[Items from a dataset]

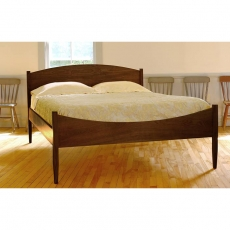 Vermont Shaker Moon Bed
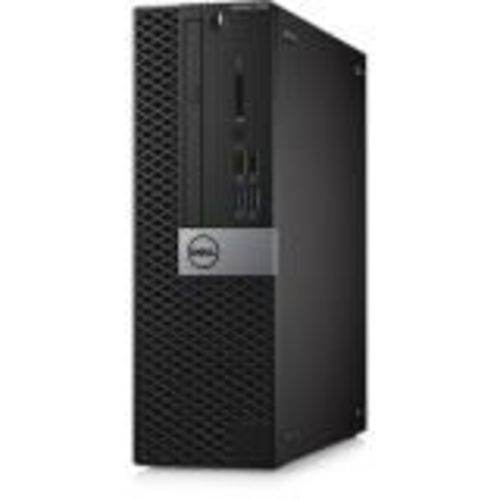Dell Optiplex 5050 Desktop Computer - Intel Core I5 (7th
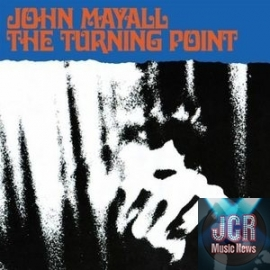 Turning Point [Bonus Tracks 2001]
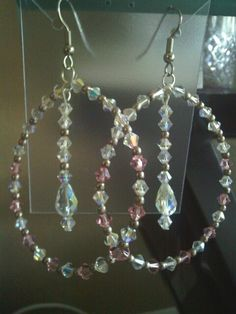 Cristales by: Ku'uipo Designs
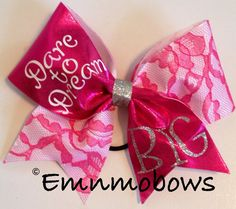 Dare+to+Dream+Big+Lace+Tick+Tock+Cheer+Bow+by+emNmoBows+on+Etsy,+$13.00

**Required action:** Although the records contain pictures, print only the rest, exactly as written.

**Exercise result:**
 Vermont Shaker Moon Bed
Dell Optiplex 5050 Desktop Computer - Intel Core I5 (7th
 Turning Point [Bonus Tracks 2001]
 Cristales by: Ku'uipo Designs
 Dare+to+Dream+Big+Lace+Tick+Tock+Cheer+Bow+by+emNmoBows+on+Etsy,+$13.00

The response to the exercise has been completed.